■ COMPITO 1: Stabilisci se ciascuna affermazione concorda con il brano sul vaccino, rispondendo sì o no e citando le parole decisive: (a) il vaccino, insieme agli anticorpi monoclonali, è presentato come l'unico intervento che potrebbe riportare una certa normalità; (b) per l'immunità di gregge deve vaccinarsi tra il 50 e il 60 per cento; (c) la quantità sufficiente di vaccini sarà disponibile nel giro di pochi giorni.
■ COMPITO 2: Prosegui il brano sul vaccino a partire dalla sua ultima frase, con un solo paragrafo nello stesso tono.

■ BRANO:

____________

Ci sono stati ingenti investimenti, soprattutto politici, nel vaccino, perché effettivamente è, insieme agli anticorpi monoclonali in arrivo, l’unico intervento sanitario che potrebbe restituirci una certa condizione di normalità, liberandoci dalle misure di sanità pubblica degli ultimi mesi. Ma perché funzioni lo deve fare tra il 70 e l’85 per cento (fonte: Anthony Fauci), che equivale a raggiungere la mitica immunità di gregge. Ciò non è scontato. Siccome non sappiamo come convincere un numero teoricamente sufficiente, istruiamo tutte le possibili narrazioni. L’obiettivo è trasferire in modi romanzati, emotivamente carichi, facendo appello a sentimenti comunitari, la tragicità del momento. In realtà dovranno passare mesi, o forse un anno, prima che sia disponibile la quantità sufficiente di vaccini per raggiungere l’immunità di gregge. Ma intanto godremo di qualche giorno di sollievo, perché l’incantesimo o il malocchio è stato rotto o allontanato dal codice magico dell’mRna.

____________

[Voci salvate]
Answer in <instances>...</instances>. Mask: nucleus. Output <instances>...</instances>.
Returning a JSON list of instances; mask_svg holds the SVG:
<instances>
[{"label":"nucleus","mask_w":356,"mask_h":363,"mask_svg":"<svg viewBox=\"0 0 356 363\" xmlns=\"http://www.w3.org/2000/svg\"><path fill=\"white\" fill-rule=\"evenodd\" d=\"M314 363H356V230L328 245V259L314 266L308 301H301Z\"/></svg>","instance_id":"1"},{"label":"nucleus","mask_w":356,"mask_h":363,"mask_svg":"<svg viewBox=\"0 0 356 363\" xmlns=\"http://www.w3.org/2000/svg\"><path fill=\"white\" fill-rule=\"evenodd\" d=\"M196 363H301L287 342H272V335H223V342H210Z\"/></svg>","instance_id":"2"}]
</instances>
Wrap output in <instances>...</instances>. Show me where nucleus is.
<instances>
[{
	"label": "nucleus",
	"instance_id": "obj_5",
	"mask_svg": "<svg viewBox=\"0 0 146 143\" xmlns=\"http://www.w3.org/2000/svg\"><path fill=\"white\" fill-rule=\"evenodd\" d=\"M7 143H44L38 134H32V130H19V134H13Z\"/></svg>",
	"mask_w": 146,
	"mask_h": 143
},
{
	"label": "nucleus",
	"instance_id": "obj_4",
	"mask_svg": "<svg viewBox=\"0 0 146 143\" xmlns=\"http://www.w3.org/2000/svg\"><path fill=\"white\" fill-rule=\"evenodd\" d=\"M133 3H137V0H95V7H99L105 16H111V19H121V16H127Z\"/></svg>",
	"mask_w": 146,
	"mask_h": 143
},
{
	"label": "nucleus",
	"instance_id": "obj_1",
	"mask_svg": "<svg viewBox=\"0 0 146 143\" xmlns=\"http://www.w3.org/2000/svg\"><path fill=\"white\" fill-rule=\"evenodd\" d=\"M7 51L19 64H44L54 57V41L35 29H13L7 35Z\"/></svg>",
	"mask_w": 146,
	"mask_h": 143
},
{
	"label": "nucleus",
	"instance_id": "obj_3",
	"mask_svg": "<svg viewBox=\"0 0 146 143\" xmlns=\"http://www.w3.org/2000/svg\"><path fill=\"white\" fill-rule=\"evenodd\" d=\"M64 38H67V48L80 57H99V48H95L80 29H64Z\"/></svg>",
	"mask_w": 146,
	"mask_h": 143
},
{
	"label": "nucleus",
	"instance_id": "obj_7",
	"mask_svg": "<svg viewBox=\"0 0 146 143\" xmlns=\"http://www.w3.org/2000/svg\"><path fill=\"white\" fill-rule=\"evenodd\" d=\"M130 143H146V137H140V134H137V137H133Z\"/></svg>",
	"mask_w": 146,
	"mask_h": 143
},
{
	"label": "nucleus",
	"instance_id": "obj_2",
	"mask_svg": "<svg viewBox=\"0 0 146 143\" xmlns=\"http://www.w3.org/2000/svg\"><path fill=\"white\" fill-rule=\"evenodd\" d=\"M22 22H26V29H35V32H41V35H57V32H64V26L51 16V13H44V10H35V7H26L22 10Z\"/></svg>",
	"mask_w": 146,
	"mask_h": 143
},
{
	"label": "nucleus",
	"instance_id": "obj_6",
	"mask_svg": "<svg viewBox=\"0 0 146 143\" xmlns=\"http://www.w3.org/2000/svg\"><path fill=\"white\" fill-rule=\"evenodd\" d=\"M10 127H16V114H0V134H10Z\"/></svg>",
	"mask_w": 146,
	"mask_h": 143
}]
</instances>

____________

■ RISPOSTA 1:
(a) Sì: «è, insieme agli anticorpi monoclonali in arrivo, l’unico intervento sanitario che potrebbe restituirci una certa condizione di normalità».
(b) No: «lo deve fare tra il 70 e l’85 per cento».
(c) No: «dovranno passare mesi, o forse un anno, prima che sia disponibile la quantità sufficiente di vaccini».

■ RISPOSTA 2:
 

Il vaccino è uno straordinario successo delle nostre società a divisione del lavoro avanzata, non c’è dubbio. Ma anch’esso contribuisce alla scelta, più o meno dichiarata, che i governi hanno fatto per noi: la scelta di abdicare ancora una volta alla responsabilità individuale per lasciar spazio al paternalismo delle classi dirigenti. La strategia riuscirà a centrare i pur nobili obiettivi dichiarati? Fatta la tara delle esigenze di copertura dei palinsesti, qualcuno si è chiesto o ha studiato se gli investimenti che vengono fatti per pubblicizzare la vaccinazione, producono adesione nella popolazione che assiste ai rituali? Se ci spostiamo a questo livello troviamo, leggendo il New York Times e i sondaggi Pew Center, che vi sarebbe una lieve diminuzione delle persone contrarie a vaccinarsi negli Stati Uniti, e questo sarebbe attribuito anche ai rituali delle vaccinazioni trasmesse in televisori. Ma non è detto che lo stesso valga in Europa, dove secondo l’Economist il 46 per cento non intende vaccinarsi. Il dato include tanto i Russi (50 per cento) che gli inglesi (15 per cento). In Italia i potenziali non vax sono il 33 per cento, che è poi la soglia per stare dentro o fuori l’immunità di gregge.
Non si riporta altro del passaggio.